Kató Lomb was a Hungarian interpreter, translator, language genius and one of the first simultaneous interpreters of the world. Originally she graduated in physics and chemistry, but her interest soon led her to languages. Native in Hungarian, she was able to interpret fluently in nine or ten languages, and she translated technical literature and read belles-lettres in six languages. She was able to understand journalism in further eleven languages. As she put it, altogether she earned money with sixteen languages - Bulgarian, Chinese, Danish, English, French, German, Hebrew, Italian, Japanese, Latin, Polish, Romanian, Russian, Slovak, Spanish, Ukrainian. She learned these languages mostly by self-effort. Her aims to acquire these languages were most of all practical, to satisfy her interest.
According to her own account, her long life was highlighted not primarily by the command of languages but the actual study of them. Through her books, interviews, and conversations, she tried to share this joy of studying languages with generations. As an interpreter, she visited all five continents, saw forty countries, and reported about her experiences and adventures in a separate book “An interpreter around the world.”

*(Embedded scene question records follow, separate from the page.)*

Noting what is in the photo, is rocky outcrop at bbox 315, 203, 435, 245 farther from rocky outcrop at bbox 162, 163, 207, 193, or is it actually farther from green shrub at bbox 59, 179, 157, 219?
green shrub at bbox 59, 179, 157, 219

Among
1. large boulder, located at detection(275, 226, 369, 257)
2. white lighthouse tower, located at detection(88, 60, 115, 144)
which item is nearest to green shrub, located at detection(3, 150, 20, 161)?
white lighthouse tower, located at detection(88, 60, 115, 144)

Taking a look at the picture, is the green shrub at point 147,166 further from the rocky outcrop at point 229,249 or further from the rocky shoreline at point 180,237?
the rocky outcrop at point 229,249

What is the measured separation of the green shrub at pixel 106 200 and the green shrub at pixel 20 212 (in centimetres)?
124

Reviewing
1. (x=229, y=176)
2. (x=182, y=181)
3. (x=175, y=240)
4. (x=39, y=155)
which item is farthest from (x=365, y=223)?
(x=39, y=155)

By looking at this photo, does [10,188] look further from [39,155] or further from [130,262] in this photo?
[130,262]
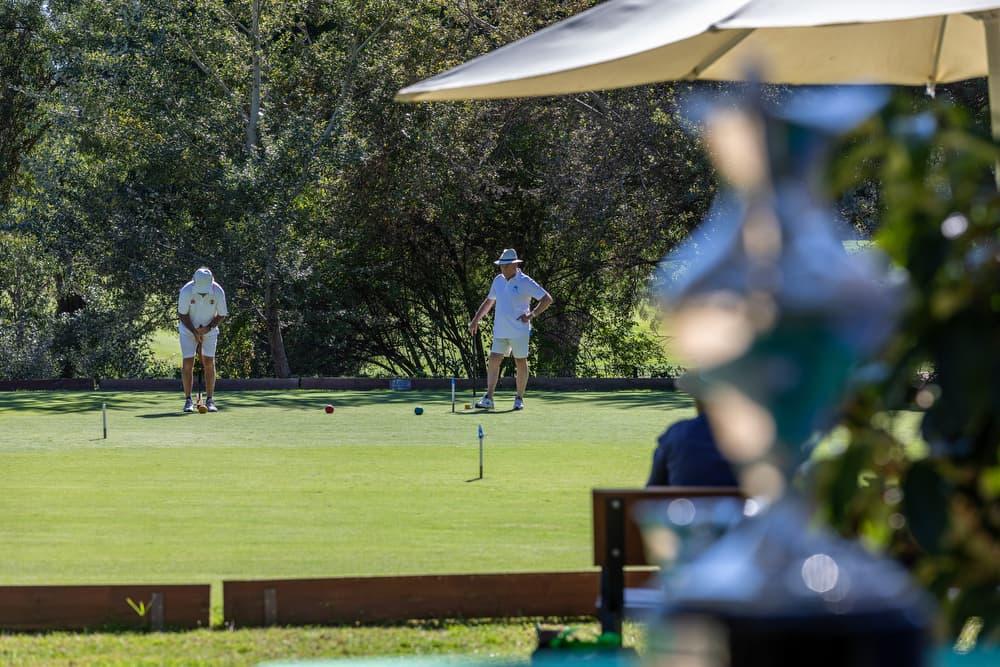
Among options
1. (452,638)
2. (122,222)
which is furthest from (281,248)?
(452,638)

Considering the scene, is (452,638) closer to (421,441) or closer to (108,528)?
(108,528)

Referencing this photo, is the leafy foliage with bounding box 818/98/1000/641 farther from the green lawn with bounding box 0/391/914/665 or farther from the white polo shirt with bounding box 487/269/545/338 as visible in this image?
the white polo shirt with bounding box 487/269/545/338

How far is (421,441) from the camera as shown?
1438 centimetres

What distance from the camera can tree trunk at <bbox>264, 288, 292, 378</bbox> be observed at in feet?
88.1

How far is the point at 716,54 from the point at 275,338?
70.8ft

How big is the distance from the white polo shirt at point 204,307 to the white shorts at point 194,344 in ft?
0.56

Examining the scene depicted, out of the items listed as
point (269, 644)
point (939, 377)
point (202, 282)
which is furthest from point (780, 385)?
point (202, 282)

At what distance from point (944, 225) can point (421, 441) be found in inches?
503

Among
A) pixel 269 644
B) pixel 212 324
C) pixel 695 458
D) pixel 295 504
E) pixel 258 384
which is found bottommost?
pixel 269 644

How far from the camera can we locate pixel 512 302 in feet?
64.4

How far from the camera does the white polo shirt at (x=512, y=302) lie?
1942 centimetres

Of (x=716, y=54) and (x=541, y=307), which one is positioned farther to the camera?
(x=541, y=307)

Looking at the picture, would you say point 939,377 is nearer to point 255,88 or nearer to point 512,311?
point 512,311

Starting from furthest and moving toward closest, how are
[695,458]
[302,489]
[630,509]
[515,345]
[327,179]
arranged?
[327,179], [515,345], [302,489], [695,458], [630,509]
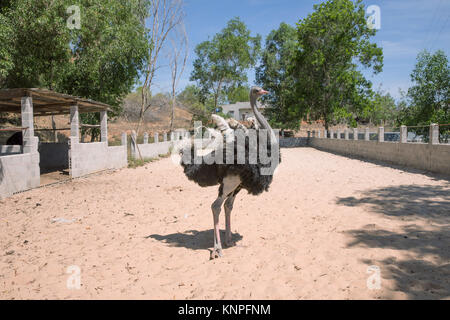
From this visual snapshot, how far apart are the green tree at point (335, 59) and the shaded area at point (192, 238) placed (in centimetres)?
2238

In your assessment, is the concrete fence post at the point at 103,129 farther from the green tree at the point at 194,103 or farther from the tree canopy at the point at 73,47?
the green tree at the point at 194,103

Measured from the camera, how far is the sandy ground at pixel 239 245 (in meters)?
2.86

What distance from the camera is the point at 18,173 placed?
7.33 m

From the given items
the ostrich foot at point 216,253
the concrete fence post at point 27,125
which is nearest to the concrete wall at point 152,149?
the concrete fence post at point 27,125

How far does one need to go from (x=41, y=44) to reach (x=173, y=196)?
28.6 feet

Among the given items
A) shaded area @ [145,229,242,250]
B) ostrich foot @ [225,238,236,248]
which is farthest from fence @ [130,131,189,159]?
ostrich foot @ [225,238,236,248]

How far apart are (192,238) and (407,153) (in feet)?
31.2

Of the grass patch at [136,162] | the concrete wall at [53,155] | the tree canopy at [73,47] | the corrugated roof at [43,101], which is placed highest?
the tree canopy at [73,47]

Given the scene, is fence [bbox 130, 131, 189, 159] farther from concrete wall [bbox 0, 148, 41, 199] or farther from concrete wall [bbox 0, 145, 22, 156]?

Harold Williams was a New Zealand journalist, foreign editor of The Times and polyglot who is considered to have been one of the most accomplished polyglots in history, said to have known over 60 languages and other related dialects. He taught himself Latin, Ancient Greek, Hebrew, French, German, Spanish, Italian, Māori, Samoan, Tongan, Fijian, and other Polynesian languages when he was only eleven years old! He sat for his BA at Auckland University, but failed because of an inability to sufficiently master mathematics.

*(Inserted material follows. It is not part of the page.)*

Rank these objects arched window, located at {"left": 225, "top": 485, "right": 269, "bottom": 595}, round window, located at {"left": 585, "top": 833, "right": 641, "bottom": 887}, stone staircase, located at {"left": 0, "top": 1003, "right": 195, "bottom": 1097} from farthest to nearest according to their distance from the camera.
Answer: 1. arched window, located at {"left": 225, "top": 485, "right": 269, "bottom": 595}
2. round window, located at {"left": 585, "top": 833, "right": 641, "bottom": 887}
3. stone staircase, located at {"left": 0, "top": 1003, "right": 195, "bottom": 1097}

John Ronald Reuel Tolkien was an English writer, poet, philologist, and university professor, best known as the author of the classic high fantasy works “The Hobbit,” “The Lord of the Rings,” and “The Silmarillion.” Both Tolkien’s academic career and his literary production are inseparable from his love of language and philology. He was fluent in 13, yet knew 12 other languages, not including his self-constructed languages.
Ziad Youssef Fazah is a Lebanese polyglot who claims to speak 59 languages and maintains that he has proved this in several television shows, where he has successfully communicated with native speakers of a large number of foreign languages. He is considered the world’s greatest polyglot by the 1993 UK edition of the Guinness Book of Records. He works as a private teacher of languages in Rio de Janeiro, Brazil.

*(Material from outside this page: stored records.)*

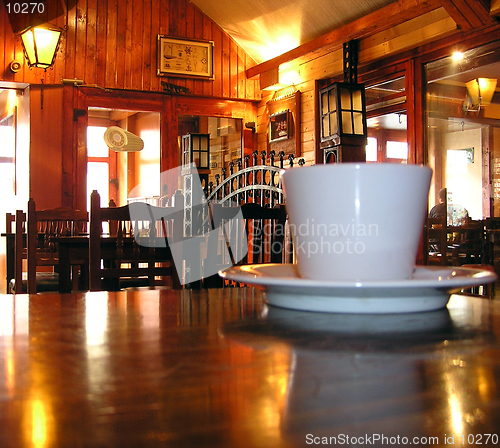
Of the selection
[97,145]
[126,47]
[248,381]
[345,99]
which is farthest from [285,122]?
[248,381]

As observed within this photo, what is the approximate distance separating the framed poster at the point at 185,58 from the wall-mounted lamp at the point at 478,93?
3157 mm

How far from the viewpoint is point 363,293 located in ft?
1.35

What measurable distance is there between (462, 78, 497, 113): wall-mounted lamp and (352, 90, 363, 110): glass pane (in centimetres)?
85

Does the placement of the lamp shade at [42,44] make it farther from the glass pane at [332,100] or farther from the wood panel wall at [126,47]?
the glass pane at [332,100]

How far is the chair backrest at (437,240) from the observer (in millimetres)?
4039

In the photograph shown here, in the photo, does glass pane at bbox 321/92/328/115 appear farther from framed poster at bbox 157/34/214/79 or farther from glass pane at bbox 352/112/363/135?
framed poster at bbox 157/34/214/79

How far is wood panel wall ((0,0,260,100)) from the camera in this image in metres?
5.31

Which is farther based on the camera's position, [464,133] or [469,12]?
[464,133]

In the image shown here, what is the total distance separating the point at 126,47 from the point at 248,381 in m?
6.00

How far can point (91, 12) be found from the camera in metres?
5.56

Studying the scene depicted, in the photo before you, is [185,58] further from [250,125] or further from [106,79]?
[250,125]

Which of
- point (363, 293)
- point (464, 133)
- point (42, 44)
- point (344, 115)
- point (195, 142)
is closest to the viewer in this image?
point (363, 293)

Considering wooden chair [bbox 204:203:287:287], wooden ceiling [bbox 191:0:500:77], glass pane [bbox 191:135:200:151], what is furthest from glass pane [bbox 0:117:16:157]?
wooden chair [bbox 204:203:287:287]

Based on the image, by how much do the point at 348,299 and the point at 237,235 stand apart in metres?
1.66
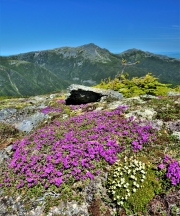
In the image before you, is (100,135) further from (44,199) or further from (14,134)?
(14,134)

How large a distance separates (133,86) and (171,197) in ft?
70.0

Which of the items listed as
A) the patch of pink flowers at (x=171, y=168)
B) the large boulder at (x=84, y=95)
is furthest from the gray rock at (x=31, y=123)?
the patch of pink flowers at (x=171, y=168)

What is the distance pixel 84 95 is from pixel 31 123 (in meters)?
9.24

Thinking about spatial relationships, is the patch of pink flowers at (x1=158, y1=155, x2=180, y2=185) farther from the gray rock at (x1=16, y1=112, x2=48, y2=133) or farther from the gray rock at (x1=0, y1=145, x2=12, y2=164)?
the gray rock at (x1=16, y1=112, x2=48, y2=133)

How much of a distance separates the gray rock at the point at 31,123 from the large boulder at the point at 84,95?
5.87m

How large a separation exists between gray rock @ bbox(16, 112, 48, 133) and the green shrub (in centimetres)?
1192

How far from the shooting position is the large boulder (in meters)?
27.7

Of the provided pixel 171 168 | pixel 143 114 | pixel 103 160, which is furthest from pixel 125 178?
pixel 143 114

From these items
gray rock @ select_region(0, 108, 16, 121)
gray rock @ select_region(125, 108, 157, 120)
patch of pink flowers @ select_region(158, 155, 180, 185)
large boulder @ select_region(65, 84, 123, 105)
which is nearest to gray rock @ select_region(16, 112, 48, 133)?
large boulder @ select_region(65, 84, 123, 105)

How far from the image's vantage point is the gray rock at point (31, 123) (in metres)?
20.4

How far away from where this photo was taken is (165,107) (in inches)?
662

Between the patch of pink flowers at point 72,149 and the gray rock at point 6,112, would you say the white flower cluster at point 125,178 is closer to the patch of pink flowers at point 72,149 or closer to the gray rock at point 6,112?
the patch of pink flowers at point 72,149

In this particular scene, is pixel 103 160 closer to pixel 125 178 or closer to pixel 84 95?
pixel 125 178

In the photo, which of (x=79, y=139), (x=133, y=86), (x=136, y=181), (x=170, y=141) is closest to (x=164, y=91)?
(x=133, y=86)
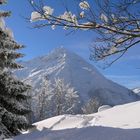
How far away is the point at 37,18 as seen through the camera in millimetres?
6988

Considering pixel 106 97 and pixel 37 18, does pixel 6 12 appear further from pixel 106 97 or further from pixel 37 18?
pixel 106 97

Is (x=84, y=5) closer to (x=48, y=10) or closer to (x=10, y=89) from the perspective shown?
(x=48, y=10)

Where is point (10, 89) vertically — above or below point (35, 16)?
below

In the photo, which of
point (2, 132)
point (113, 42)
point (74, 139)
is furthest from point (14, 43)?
point (113, 42)

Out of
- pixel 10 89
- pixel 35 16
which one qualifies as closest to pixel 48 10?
pixel 35 16

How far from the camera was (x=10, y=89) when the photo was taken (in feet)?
48.6

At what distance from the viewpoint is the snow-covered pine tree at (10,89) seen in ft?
47.4

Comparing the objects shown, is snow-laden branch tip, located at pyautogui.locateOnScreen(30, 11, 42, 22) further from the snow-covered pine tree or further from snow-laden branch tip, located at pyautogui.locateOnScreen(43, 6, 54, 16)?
the snow-covered pine tree

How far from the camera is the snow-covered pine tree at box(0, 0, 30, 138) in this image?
14.4 metres

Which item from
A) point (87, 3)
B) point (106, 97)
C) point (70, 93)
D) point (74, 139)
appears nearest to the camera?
point (87, 3)

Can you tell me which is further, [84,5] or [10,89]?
[10,89]

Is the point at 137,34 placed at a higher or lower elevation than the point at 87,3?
lower

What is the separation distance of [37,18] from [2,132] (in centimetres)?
723

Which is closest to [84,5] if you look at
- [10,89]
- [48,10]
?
[48,10]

Polyglots claim that any person with average abilities can master 5-6 languages during the lifetime. One only needs motivation, strong will, and courage. The tips that can help polyglot-beginners are the following: study regularly, always carry a pad and a pen with you, practice whenever possible, read as much as possible even if you don’t understand everything, and use every spare minute for revising the language. At one of the linguistic congresses he greeted the audience in 50 languages.
Ø 2) Scan the names typed in bold and say who of them you would like to read about.
Ø 3) Find the terms relating to the topic “languages” in the text.
Ø 4) Debate the statement “Any person with average abilities can master 5-6 languages during the lifetime.”
Ø 5) Develop the tips for polyglot-beginners suggested in the last paragraph of the text.